Ricorda Piotr Zalewski su Foreign Affairs che negli ultimi anni la Turchia si è distinta come uno dei Paesi più difficili per giornalisti. Secondo l’organizzazione Reporter Sans Frontier sono 33 i giornalisti incarcerati nel 2013. Ancora in questi giorni l’associazione ha denunciato gli arresti arbitrari e le violenze contro i giornalisti che coprivano le proteste di OccupyGezi. Nella classifica sulla libertà della stampa stilata sempre da Rsf il Paese si colloca al 154esimo posto.

Come si legge nel rapporto 2013 di Amnesty International “scarsi sono stati i progressi per ridurre le limitazioni alla libertà d’espressione per i mezzi d’informazione e, più in generale, per la società civile. I procedimenti penali hanno spesso preso di mira chi esprimeva dissenso in modo non violento, soprattutto su temi politici controversi, e chi criticava funzionari e istituzioni pubbliche”.

Il governo motiva la maggior parte degli arresti con ragioni che niente hanno a che fare con la libertà d’espressione. La maggior parte dei reporter in carcere è curdo, pertanto accusato di legami con il Paritto dei lavoratori curdi di Pkk, considerato da Ankara un’organizzazione terroristica.

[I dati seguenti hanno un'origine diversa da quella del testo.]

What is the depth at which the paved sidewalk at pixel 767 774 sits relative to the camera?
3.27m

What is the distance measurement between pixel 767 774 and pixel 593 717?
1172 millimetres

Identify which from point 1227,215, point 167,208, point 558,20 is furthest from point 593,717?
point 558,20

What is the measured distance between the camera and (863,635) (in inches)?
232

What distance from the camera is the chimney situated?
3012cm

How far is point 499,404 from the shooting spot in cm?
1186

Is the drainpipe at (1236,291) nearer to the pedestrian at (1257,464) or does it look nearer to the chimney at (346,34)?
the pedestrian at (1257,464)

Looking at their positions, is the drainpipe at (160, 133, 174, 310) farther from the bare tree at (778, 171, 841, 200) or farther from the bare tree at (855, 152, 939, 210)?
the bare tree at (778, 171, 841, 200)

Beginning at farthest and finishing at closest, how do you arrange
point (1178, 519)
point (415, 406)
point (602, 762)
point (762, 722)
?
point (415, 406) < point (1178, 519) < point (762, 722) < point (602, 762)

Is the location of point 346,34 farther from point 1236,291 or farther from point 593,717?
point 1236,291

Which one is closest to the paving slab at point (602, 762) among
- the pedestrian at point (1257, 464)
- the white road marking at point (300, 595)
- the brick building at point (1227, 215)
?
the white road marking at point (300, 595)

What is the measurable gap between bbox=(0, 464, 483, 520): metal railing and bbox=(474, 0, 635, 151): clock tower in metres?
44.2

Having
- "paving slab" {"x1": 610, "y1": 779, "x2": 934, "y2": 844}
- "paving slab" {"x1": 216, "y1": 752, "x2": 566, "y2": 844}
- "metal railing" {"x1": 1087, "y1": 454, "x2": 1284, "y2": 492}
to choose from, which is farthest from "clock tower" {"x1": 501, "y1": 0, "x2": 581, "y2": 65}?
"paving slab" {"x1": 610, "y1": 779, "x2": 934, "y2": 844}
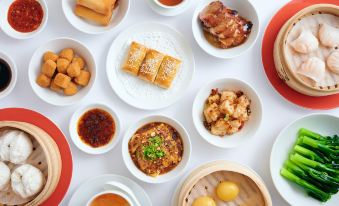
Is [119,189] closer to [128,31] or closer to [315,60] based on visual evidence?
[128,31]

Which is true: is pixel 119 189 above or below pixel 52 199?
above

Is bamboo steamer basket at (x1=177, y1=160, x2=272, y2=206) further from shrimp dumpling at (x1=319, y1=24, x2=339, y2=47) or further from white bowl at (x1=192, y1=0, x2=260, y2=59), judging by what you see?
shrimp dumpling at (x1=319, y1=24, x2=339, y2=47)

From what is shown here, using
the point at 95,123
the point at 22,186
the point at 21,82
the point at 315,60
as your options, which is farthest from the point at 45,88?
the point at 315,60

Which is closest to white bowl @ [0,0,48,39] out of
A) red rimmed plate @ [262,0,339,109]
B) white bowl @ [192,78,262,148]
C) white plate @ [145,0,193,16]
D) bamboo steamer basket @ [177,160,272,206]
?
white plate @ [145,0,193,16]

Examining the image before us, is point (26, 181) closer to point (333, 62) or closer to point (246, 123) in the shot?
point (246, 123)

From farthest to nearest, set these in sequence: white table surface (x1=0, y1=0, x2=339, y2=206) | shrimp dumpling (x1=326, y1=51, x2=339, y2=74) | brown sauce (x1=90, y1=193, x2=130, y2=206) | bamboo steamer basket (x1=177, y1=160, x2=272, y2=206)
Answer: white table surface (x1=0, y1=0, x2=339, y2=206) → shrimp dumpling (x1=326, y1=51, x2=339, y2=74) → bamboo steamer basket (x1=177, y1=160, x2=272, y2=206) → brown sauce (x1=90, y1=193, x2=130, y2=206)

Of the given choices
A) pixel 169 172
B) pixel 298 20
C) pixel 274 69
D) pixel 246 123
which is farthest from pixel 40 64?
pixel 298 20
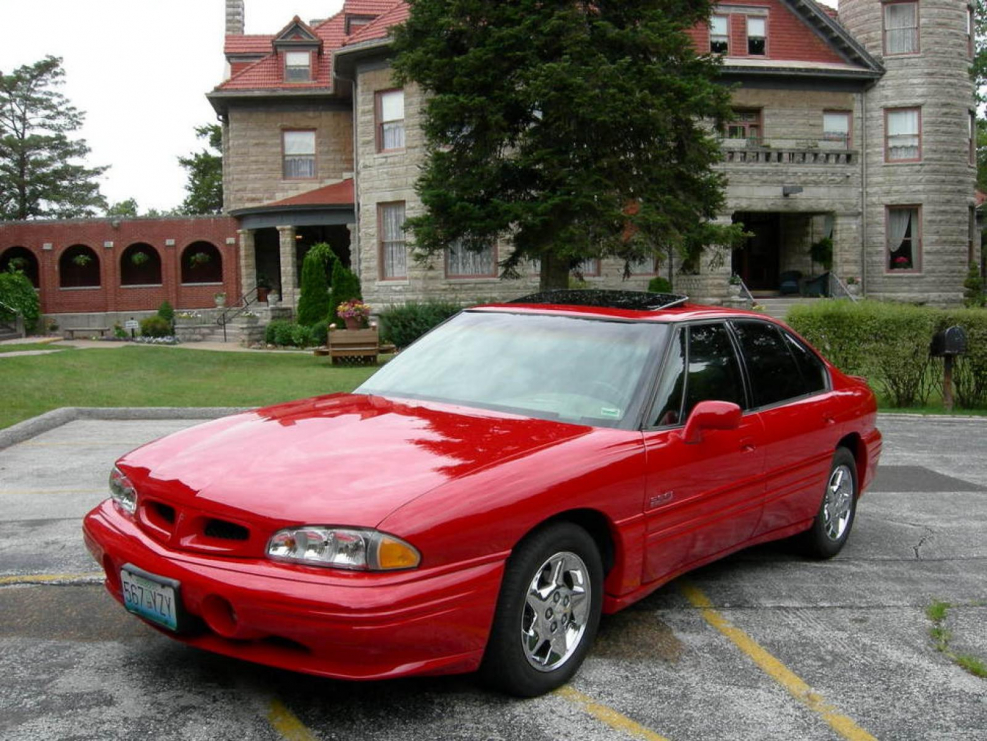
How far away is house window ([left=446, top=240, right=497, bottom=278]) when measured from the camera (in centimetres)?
2720

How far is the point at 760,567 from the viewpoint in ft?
18.9

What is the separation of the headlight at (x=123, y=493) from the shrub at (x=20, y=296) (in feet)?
99.7

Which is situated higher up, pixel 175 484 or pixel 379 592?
pixel 175 484

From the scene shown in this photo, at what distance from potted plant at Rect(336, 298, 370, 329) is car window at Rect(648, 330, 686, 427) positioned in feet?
54.6

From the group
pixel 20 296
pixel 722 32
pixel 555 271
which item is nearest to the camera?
pixel 555 271

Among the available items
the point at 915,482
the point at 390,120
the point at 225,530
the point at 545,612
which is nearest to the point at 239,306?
the point at 390,120

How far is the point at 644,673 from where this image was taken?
13.2 ft

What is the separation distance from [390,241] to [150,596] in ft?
81.9

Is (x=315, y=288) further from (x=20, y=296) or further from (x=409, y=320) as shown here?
(x=20, y=296)

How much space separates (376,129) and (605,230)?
12.3 meters

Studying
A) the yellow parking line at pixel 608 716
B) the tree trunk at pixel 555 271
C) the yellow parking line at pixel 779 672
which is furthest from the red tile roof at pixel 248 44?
the yellow parking line at pixel 608 716

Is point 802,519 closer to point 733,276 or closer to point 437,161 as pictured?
point 437,161

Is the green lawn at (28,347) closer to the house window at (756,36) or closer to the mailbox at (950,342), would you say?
the mailbox at (950,342)

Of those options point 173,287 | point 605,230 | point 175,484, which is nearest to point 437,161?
point 605,230
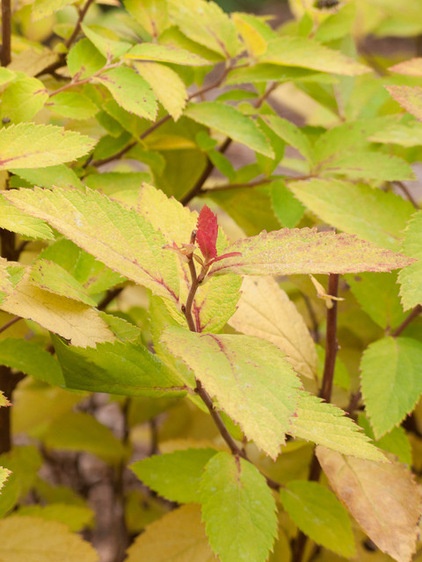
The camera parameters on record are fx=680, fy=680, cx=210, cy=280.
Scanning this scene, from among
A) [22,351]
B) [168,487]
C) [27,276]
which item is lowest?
[168,487]

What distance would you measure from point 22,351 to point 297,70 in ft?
1.39

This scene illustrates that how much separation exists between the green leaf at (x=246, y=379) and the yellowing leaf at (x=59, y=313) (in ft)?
0.24

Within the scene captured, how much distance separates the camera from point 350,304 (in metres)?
0.83

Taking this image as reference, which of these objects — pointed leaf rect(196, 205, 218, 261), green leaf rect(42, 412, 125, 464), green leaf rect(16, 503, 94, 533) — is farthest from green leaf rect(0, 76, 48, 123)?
green leaf rect(42, 412, 125, 464)

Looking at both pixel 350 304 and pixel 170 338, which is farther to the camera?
pixel 350 304

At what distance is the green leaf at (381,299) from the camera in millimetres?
680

Nota tuttavia Zalewski che le titubanze della stampa turca nel coprire le proteste sono un riflesso di quello che in Italia si chiama conflitto d’interessi e che lega gli editori della stampa mainstream con il potere.

Oggi l’AKP di Erdogan, ieri i militari. Così gli investimenti degli editori in altri settori toccano campi in cui il governo è spesso uno dei principali committenti: costruzioni, miniere, porti. I contratti sono stimanti in miliardi di dollari e il processo per ottenere le commesse è descritto come “opaco”.

Uno dei casi portati come esempio di questa commistione sono i 460 milioni di euro (interessi esclusi) fra multe e tasse arretrate evase che il gruppo Dmg del magnate della stampa, Aydin Dogan è stato condannato a pagare nel 2010. Un procedimento che l’interessato ha sempre collegato a una serie di articoli pubblicati dai suoi giornali su presunti casi di corruzione che avrebbero visto implicato il Partito per la Giustizia e il Progresso di Erdogan.

Ma come i casi di corruzione che lambiscono l’AKP sono argomento tabù oggi, in passato lo sono stati temi cui i repubblicani laici volevano si tacesse: il genocidio armeno del 1915, la questione curda o lo stesso ruolo dei militari.